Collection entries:
┄┄┄┄┄┄┄┄┄┄┄┄┄┄┄┄┄┄┄┄

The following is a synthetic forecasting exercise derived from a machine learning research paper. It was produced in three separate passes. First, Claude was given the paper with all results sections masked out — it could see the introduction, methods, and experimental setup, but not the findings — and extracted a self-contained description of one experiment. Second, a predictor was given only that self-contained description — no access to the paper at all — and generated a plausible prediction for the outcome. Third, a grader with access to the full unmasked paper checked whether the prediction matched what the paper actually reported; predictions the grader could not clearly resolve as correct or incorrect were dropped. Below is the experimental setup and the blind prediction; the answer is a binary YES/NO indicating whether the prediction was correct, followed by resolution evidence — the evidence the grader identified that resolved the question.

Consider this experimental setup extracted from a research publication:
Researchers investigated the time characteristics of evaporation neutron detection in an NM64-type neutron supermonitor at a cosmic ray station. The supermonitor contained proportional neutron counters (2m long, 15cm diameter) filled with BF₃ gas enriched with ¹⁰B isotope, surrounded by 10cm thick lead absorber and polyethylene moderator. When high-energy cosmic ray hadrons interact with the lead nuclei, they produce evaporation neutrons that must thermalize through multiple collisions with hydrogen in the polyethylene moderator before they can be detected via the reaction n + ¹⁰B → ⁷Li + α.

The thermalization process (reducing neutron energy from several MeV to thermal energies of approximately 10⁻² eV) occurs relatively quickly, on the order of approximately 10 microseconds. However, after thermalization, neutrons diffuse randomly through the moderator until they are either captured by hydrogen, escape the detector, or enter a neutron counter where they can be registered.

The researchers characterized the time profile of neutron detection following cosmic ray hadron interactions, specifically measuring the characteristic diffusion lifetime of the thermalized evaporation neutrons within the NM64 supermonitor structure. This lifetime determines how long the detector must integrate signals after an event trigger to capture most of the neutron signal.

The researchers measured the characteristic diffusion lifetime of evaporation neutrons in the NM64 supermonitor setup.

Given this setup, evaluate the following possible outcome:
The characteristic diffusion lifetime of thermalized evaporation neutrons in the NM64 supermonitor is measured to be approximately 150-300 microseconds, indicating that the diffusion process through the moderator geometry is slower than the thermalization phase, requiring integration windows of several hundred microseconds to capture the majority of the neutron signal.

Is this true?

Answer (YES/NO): NO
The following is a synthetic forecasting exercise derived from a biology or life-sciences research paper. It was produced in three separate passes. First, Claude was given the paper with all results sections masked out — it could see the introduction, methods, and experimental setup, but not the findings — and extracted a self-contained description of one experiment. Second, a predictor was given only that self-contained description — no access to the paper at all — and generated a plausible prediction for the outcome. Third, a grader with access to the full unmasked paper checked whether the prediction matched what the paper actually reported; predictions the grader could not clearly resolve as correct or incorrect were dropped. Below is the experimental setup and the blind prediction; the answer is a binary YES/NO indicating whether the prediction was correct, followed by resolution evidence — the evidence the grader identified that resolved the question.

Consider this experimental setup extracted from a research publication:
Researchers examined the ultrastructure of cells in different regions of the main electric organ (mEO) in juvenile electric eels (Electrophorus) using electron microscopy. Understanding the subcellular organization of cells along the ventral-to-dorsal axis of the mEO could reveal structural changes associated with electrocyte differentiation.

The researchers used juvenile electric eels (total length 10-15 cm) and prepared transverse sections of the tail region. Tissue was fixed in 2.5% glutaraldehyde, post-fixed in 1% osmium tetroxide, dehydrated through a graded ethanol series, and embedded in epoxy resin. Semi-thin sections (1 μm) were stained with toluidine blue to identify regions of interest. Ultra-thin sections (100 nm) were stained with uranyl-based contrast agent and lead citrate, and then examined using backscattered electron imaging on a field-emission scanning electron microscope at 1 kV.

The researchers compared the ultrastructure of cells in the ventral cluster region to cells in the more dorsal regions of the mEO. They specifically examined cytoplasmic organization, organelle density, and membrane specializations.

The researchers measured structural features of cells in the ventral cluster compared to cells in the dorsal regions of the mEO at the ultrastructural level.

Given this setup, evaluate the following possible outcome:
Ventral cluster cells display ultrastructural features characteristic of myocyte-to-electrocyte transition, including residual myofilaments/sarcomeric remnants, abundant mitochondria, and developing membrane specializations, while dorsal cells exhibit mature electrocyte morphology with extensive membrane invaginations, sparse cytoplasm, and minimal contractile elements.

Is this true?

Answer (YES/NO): NO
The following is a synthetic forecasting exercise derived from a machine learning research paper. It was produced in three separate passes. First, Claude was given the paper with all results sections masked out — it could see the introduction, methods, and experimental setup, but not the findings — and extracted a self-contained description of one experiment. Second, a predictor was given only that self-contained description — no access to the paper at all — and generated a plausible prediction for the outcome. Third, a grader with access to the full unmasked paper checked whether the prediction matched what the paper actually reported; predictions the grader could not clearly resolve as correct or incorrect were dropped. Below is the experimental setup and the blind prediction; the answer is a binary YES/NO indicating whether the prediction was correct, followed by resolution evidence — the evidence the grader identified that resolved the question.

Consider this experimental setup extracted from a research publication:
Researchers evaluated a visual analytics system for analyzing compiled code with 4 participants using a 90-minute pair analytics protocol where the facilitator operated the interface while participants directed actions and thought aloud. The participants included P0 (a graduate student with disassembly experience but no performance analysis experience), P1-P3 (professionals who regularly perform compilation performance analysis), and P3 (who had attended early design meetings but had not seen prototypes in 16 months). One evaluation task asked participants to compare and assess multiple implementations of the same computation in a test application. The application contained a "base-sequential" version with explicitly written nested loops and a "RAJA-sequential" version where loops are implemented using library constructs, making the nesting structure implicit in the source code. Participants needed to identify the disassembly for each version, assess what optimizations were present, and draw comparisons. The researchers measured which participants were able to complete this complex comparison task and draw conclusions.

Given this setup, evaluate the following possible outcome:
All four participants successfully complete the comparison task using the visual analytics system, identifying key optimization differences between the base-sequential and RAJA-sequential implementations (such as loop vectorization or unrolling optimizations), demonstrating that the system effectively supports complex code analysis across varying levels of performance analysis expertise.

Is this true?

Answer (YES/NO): NO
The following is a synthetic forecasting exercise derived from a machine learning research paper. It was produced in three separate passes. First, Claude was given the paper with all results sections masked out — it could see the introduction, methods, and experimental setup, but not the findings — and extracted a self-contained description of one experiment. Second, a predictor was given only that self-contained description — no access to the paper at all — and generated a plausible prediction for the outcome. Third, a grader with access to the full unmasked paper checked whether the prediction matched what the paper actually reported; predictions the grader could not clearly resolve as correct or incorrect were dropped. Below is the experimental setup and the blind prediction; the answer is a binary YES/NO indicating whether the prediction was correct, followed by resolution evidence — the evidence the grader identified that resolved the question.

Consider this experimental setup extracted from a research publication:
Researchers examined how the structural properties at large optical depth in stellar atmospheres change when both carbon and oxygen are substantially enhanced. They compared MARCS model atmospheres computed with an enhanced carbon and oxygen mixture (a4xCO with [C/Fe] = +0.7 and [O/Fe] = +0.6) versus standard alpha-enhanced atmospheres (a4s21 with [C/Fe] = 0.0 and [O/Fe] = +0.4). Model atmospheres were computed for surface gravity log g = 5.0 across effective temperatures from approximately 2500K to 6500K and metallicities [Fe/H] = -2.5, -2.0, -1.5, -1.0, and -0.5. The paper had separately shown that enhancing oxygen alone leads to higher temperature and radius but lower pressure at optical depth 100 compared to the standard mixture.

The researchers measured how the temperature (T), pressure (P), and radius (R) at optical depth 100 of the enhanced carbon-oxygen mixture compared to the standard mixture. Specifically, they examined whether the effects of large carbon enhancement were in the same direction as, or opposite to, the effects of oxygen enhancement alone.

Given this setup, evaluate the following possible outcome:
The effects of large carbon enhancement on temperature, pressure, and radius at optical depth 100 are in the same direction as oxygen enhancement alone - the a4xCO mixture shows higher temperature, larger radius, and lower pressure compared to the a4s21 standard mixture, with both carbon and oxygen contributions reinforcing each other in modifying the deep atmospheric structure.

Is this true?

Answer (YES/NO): NO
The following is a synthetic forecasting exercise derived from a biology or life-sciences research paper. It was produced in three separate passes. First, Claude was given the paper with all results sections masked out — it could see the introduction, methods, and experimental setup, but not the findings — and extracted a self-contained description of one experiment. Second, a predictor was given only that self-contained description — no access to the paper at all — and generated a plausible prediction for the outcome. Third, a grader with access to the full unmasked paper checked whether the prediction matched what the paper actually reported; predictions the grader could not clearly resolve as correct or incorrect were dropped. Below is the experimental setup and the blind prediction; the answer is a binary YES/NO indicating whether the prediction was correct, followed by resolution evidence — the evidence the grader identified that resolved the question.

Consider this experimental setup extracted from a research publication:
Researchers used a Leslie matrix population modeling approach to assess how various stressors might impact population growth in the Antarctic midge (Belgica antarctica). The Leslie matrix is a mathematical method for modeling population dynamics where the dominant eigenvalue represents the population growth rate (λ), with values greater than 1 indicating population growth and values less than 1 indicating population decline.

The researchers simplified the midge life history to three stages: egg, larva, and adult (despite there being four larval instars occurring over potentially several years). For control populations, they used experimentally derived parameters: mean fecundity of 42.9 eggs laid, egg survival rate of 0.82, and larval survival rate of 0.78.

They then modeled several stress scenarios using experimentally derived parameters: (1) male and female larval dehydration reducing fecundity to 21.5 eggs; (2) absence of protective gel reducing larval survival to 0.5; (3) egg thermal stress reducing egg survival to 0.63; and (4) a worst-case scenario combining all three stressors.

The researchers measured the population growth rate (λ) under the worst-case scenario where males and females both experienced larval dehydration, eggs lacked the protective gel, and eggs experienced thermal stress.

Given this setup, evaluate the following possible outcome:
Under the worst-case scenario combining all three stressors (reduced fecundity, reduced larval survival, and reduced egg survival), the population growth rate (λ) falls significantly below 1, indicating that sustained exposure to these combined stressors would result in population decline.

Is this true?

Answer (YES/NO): YES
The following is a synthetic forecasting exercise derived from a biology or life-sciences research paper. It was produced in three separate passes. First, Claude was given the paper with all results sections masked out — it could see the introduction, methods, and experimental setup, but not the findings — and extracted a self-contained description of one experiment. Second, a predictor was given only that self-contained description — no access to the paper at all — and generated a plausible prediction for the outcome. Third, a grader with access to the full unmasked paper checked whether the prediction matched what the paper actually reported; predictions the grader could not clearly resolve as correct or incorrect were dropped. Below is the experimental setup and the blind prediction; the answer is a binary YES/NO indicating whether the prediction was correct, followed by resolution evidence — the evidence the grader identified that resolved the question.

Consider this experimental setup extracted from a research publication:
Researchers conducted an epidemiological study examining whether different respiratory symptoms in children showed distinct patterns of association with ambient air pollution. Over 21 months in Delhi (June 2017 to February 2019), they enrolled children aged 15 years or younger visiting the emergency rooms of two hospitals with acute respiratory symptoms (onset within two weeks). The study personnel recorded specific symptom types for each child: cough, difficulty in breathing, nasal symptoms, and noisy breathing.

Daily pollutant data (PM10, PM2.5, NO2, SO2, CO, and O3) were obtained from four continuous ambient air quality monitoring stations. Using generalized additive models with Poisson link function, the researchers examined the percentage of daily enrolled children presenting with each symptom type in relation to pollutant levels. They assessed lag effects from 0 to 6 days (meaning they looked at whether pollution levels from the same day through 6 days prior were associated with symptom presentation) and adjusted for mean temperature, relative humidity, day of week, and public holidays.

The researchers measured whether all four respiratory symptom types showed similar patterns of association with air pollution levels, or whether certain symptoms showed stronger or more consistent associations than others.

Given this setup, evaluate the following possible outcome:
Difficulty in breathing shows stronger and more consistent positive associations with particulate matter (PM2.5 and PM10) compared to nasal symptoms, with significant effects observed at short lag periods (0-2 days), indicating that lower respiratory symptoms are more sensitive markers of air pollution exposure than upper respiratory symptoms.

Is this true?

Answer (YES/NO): NO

┄┄┄┄┄┄┄┄┄┄┄┄┄┄┄┄┄┄┄┄

### Task requirements
Count every line of the entries that includes "worst", and say the number alone.

### Solved problem
3